═══ Ausgewählter Textauszug ═══
Risiken und Chancen für die Wirtschaft und Unternehmen

Es stellt sich somit die Frage, was die Auswirkungen dieses Wandels und somit die Chancen und Risiken auf die Wirtschaft sind.  Es lassen sich die folgenden Risiken identifizieren: Die Arbeitnehmerinnen und Arbeitnehmer identifizieren sich immer weniger mit ihrer Arbeit und dem Arbeitgeber, die Hemmschwelle, den Arbeitgeber zu wechseln, wird niedriger. Daraus entsteht das Risiko des Verlusts von (guten) Mitarbeiterinnen und Mitarbeitern und einer hohen Mitarbeiterfluktuation, was immer mit hohen Kosten und allenfalls gar mit Imageschäden seitens des Arbeitgebers verbunden ist. Der Mangel an Fachkräften bewirkt nicht nur aufwändige und kostenintensive Rekrutierungsprozesse, sondern resultiert ebenso in gestiegenen Lohnforderungen der spezialisierten Arbeitnehmerinnen und Arbeitnehmer oder gar darin, dass offene Vakanzen über lange Zeit nicht mehr besetzt werden  können.

 

Gleichzeitig  bestehen jedoch grosse Chancen, die ein Arbeitgeber für sein Unternehmen nutzen kann. Gelingt es, dass die Arbeitnehmerinnen und Arbeitnehmer ihre Selbstverwirklichung bei der Arbeit suchen und auch finden, entfaltet sich daraus ein riesiges Potenzial, das sonst in der Freizeit umgesetzt wird und dem Arbeitgeber verloren  geht. Gleichzeitig sind die Mitarbeiterinnen und Mitarbeiter intrinsisch für ihre Arbeit motiviert und brennen für ihre Arbeit und ihren Arbeitgeber.  Damit einhergehend werden nicht nur die Mitarbeiterfluktuation und die damit verbundenen Kosten reduziert, sondern die Rekrutierung von neuen Mitarbeiterinnen und Mitarbeitern gestaltet sich einfacher, auch bei  Fachkräftemangel.

 

Wie Arbeitgeber ihre Attraktivität steigern

Es geht also darum, dass Arbeit wieder zur eigenen Berufung – im wahrsten Sinne des Wortes – werden muss. Das bedeutet, dass die Arbeitnehmerinnen und Arbeitnehmer darin einen Sinn sehen, an ihrer Tätigkeit Freude entwickeln und Befriedigung finden. Dies beginnt bei den Aufgaben, die für die Arbeitnehmerinnen und Arbeitnehmer sinnstiftend ausgestaltet sein sollen; wobei das Machbare stets im Auge behalten werden soll. Gleichzeitig soll die Arbeit eine «gesunde Herausforderung» darstellen, bei welcher sich die Mitarbeiterinnen und Mitarbeiter beruflich und auch persönlich weiterentwickeln können und so eine Perspektive für die Zukunft entsteht.
═══
▸ **Deine Aufgabe**:
Beantworte zum Textauszug über Risiken und Chancen für Unternehmen diese Fragen:
(a) Welches Risiko entsteht laut Text daraus, dass sich Arbeitnehmende weniger mit Arbeit und Arbeitgeber identifizieren?
(b) Wo wird das Potenzial sonst umgesetzt, wenn die Selbstverwirklichung nicht bei der Arbeit gelingt?
(c) Was soll die Arbeit laut dem Abschnitt zur Attraktivität von Arbeitgebern darstellen?
═══ Datenübersicht ═══
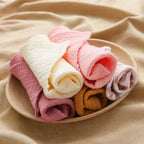 Set of vibrant cotton washcloths in various colors stacked in a bowl for everyday use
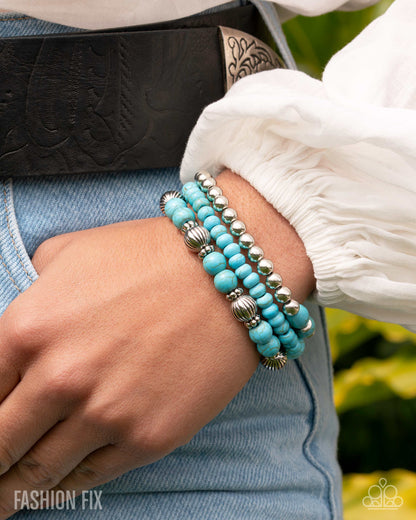 Turquoise beaded bracelet with silver accents on a wrist, with a blurred background.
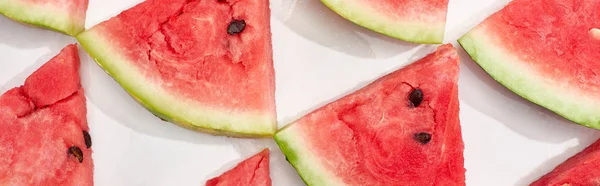 Panoramic shot of delicious fresh watermelon slices in rows on white background — Stock Photo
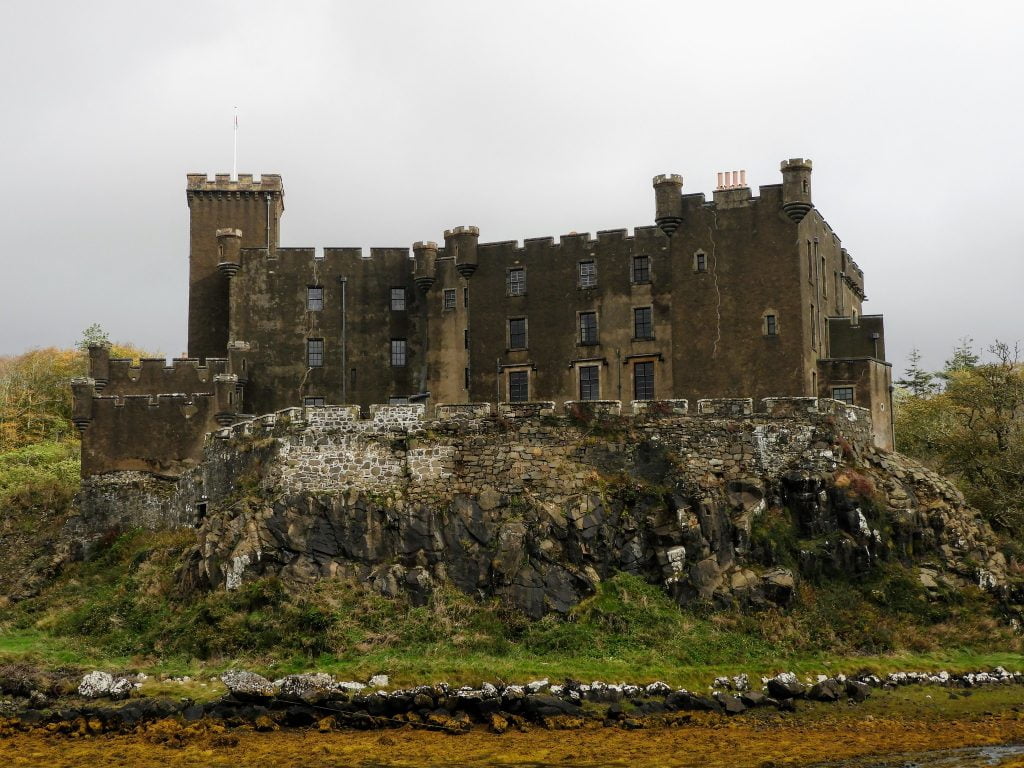 Dunvegan Castle standing at the hilltop. 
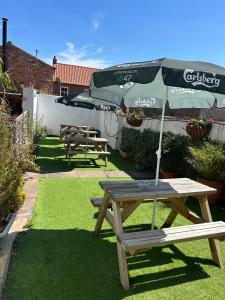 a picnic table with an umbrella in a garden at The Three Coopers in Bedale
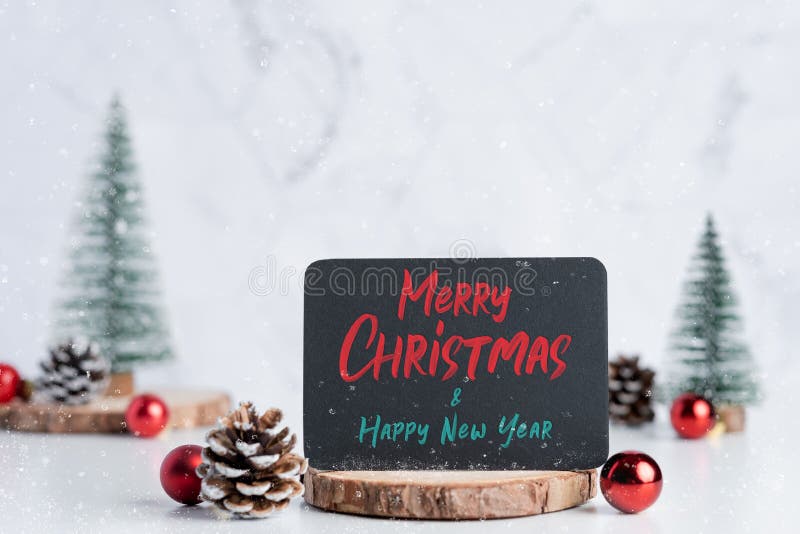 Merry christmas and happy new year on blackboard with christmas tree with pine cone and decor ball on white table and marble tile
═══
▸ **Lösung**:
(a) Das Risiko des Verlusts von (guten) Mitarbeiterinnen und Mitarbeitern und einer hohen Mitarbeiterfluktuation.
(b) In der Freizeit.
(c) Eine «gesunde Herausforderung».